= Task directions =
In the entries below, which lines run from the one with "United States, site lebec_CA-10." through the one with "A: Bos taurus (domestic cow)."? Repeat exactly those, both included, and no pictures.

- - -

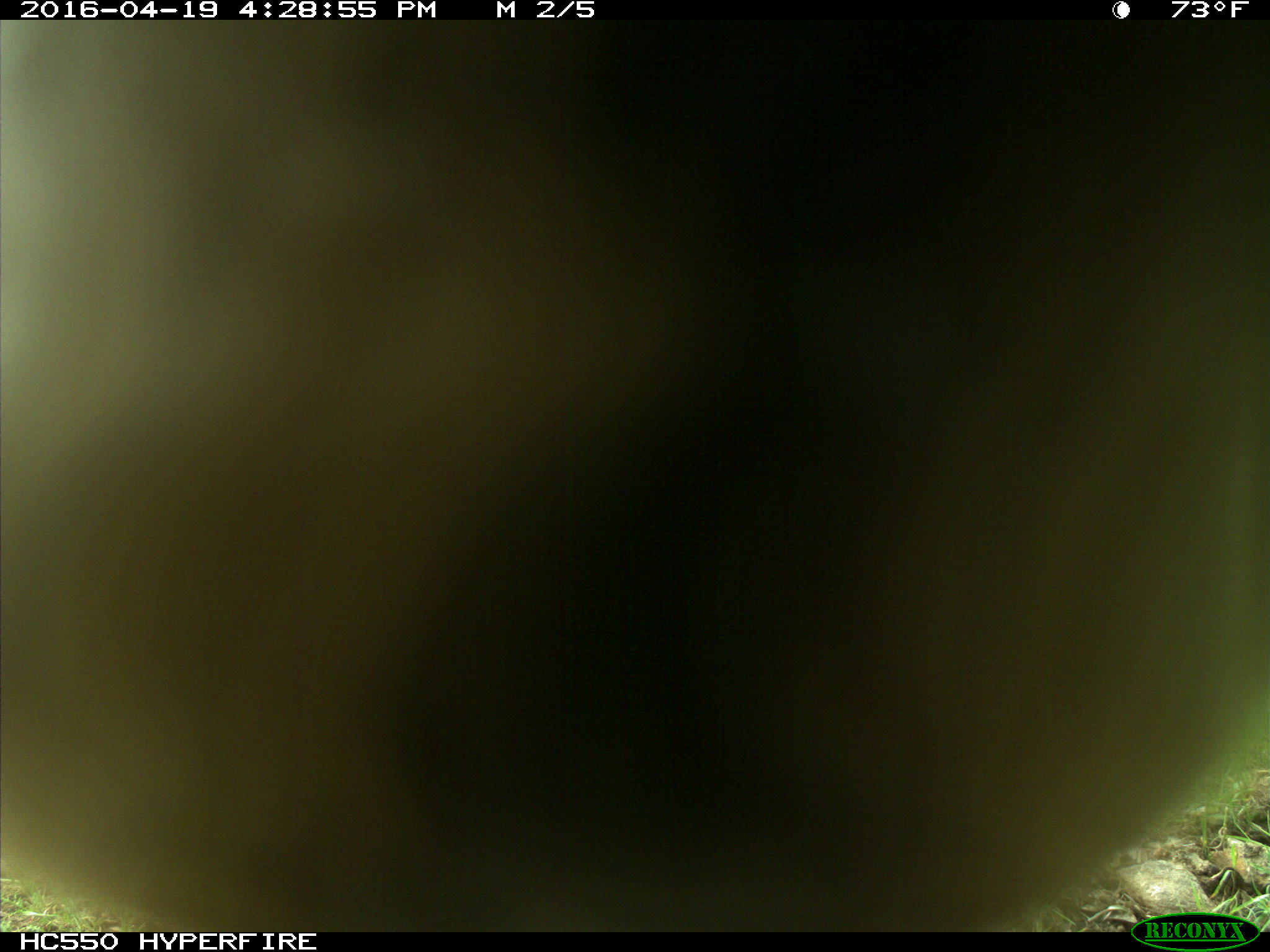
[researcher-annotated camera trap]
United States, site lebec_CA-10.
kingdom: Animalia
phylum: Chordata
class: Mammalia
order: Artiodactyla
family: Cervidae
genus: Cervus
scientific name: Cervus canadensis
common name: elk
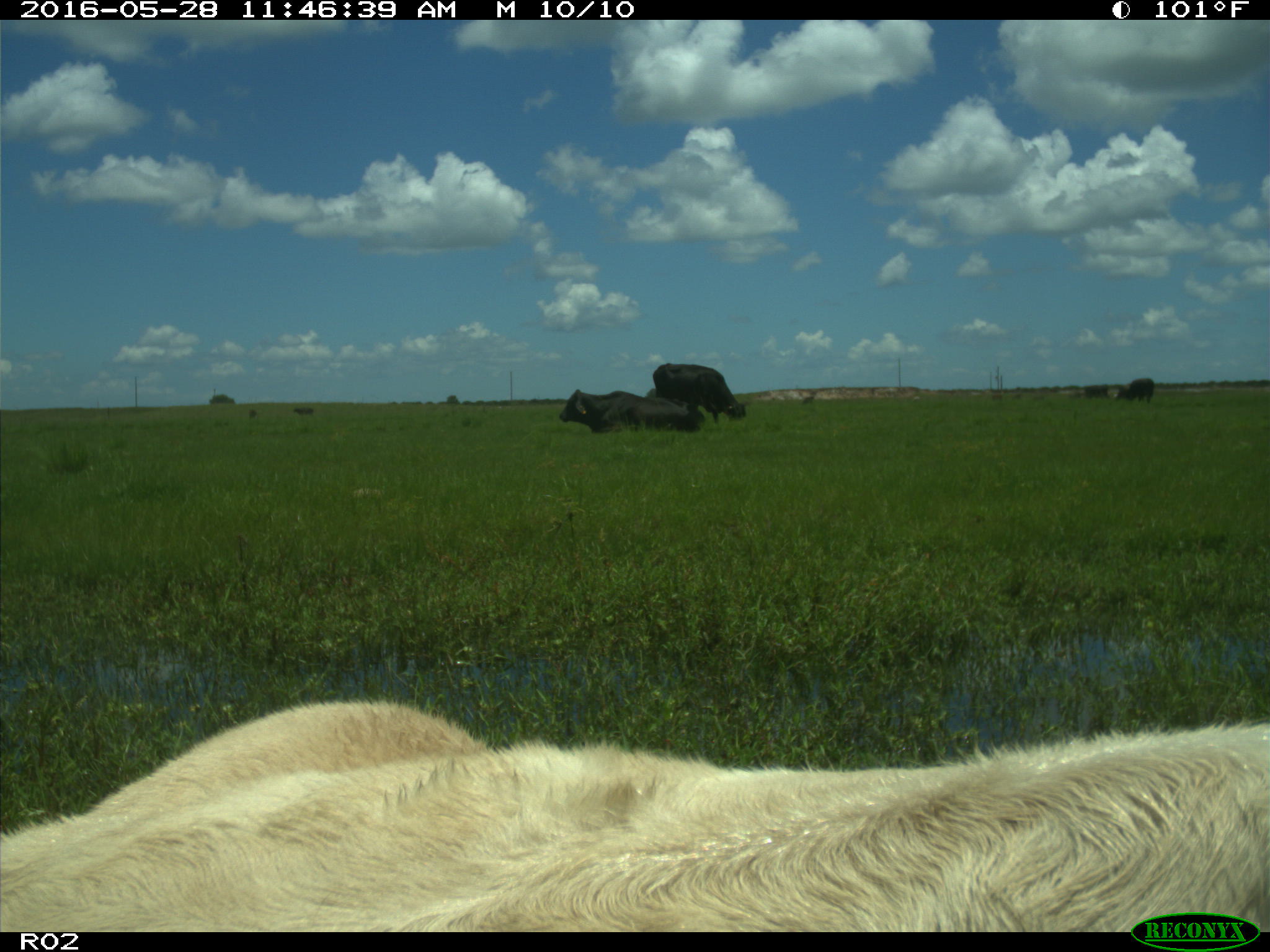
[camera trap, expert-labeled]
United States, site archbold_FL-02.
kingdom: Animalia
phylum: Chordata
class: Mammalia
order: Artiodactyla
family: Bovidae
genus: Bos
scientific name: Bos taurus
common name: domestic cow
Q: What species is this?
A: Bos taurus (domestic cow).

- - -

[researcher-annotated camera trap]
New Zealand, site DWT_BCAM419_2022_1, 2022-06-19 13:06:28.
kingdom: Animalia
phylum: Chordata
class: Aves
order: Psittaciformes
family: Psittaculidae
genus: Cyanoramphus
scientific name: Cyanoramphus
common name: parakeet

- - -

= Response box =
United States, site lebec_CA-10.
kingdom: Animalia
phylum: Chordata
class: Mammalia
order: Artiodactyla
family: Cervidae
genus: Cervus
scientific name: Cervus canadensis
common name: elk
[camera trap, expert-labeled]
United States, site archbold_FL-02.
kingdom: Animalia
phylum: Chordata
class: Mammalia
order: Artiodactyla
family: Bovidae
genus: Bos
scientific name: Bos taurus
common name: domestic cow
Q: What species is this?
A: Bos taurus (domestic cow).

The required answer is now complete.